Bloom House is anchored by its two most ambitious and successful tracks. The longest songs on the record, “Gravity” and “17,” showcase Chayce Halley’s ability to sustain an engaging tune over a more substantial length of time. These tracks never lose steam, the extended extraterrestrial lullaby of “Gravity” especially thriving with the extra space. “Gravity” and “17” use their time wisely, carving out distinct and unique atmospheres for themselves in their six-plus minutes.
But it’s the closing “(A Round) for Angelina” that makes the biggest impression for Chayce Halley.

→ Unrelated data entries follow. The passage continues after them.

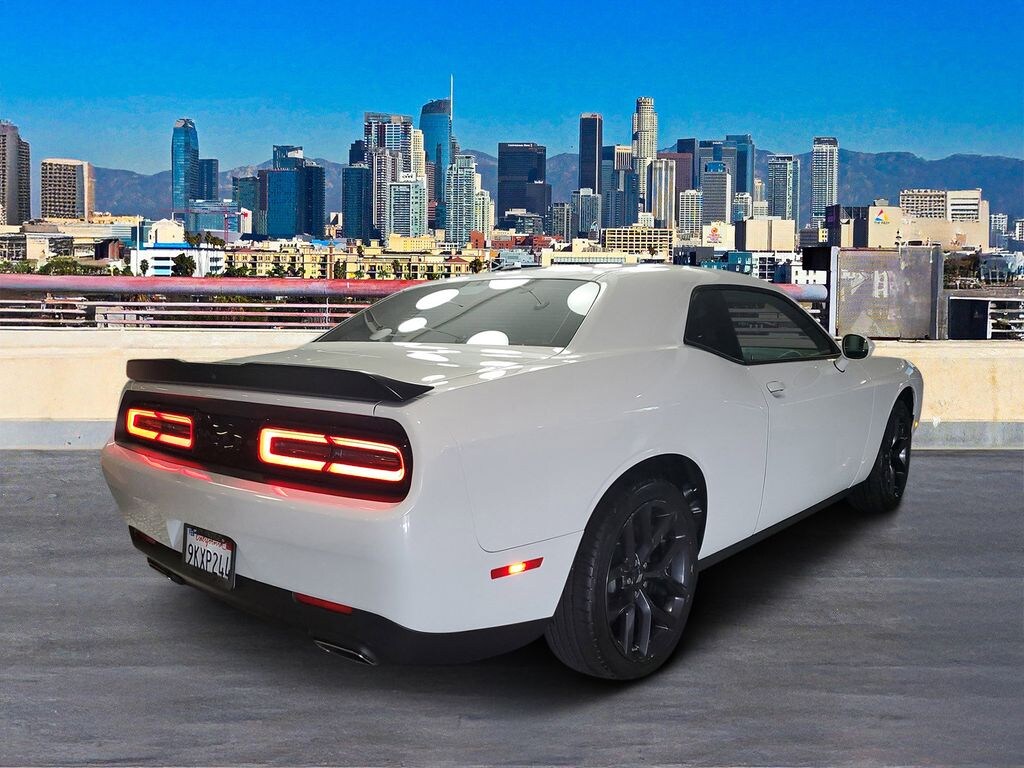 Used 2023 Dodge Challenger SXT Coupe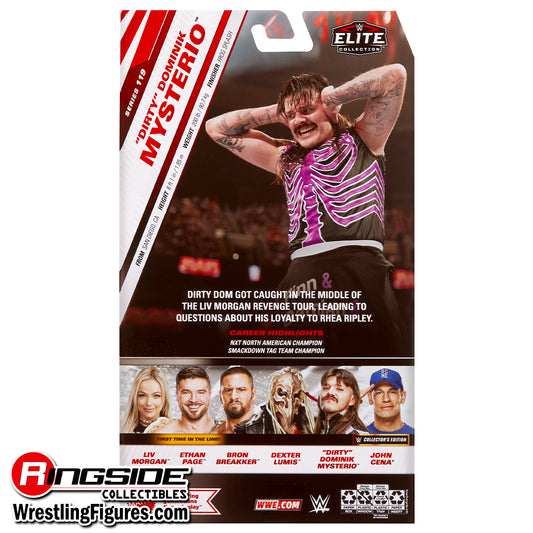 Dominik Mysterio - WWE Elite 119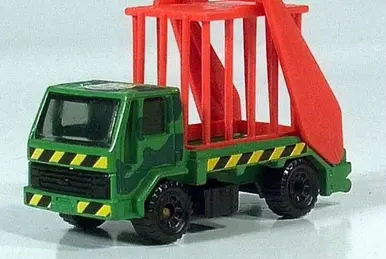 Jurassic Park 3 - Mobile Command Center Hasbro - Véhicule Diecast NEUF
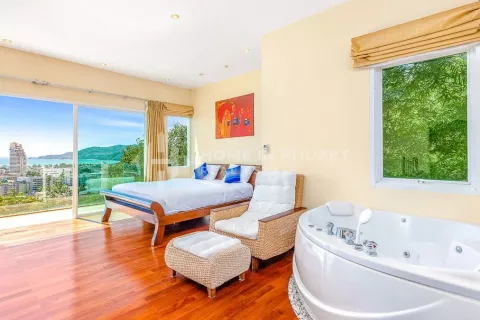 Casa de 7 dormitorios en Patong, Tailandia № 130971 - foto 11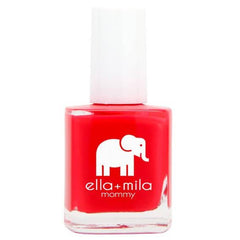 melonade  - ella+mila - nail polish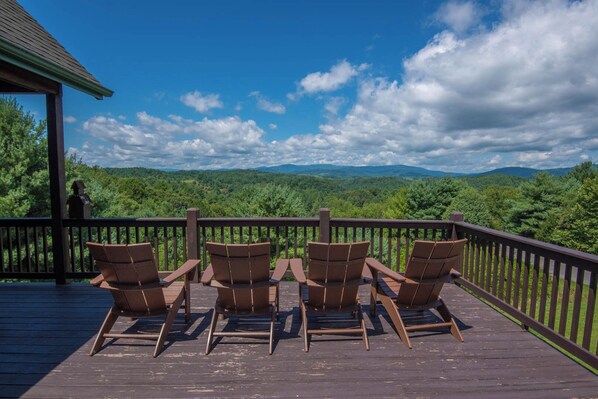And, yes, these are your daily unobstructed views...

A spinning daydream of a song, “(A Round) for Angelina” is Bloom House’s crown jewel. Halley’s delicate delivery is calming and sweet—perfect against a track driven by deliberate and colorful synthesizers. “Angelina’s” odd but beautiful descriptions of love bring Bloom House to an end with an understated euphoria.
Bloom House is an incredible debut from this Tampa-based artist, a meticulously crafted project that succeeds in creating a strange and beautiful sonic world. One of the best records of the year so far, Bloom House is the sound of an artist bursting their way to the center of our scene.
Chayce Halley will officially release ‘Bloom House’ on October 23, but it’s available now on Bandcamp.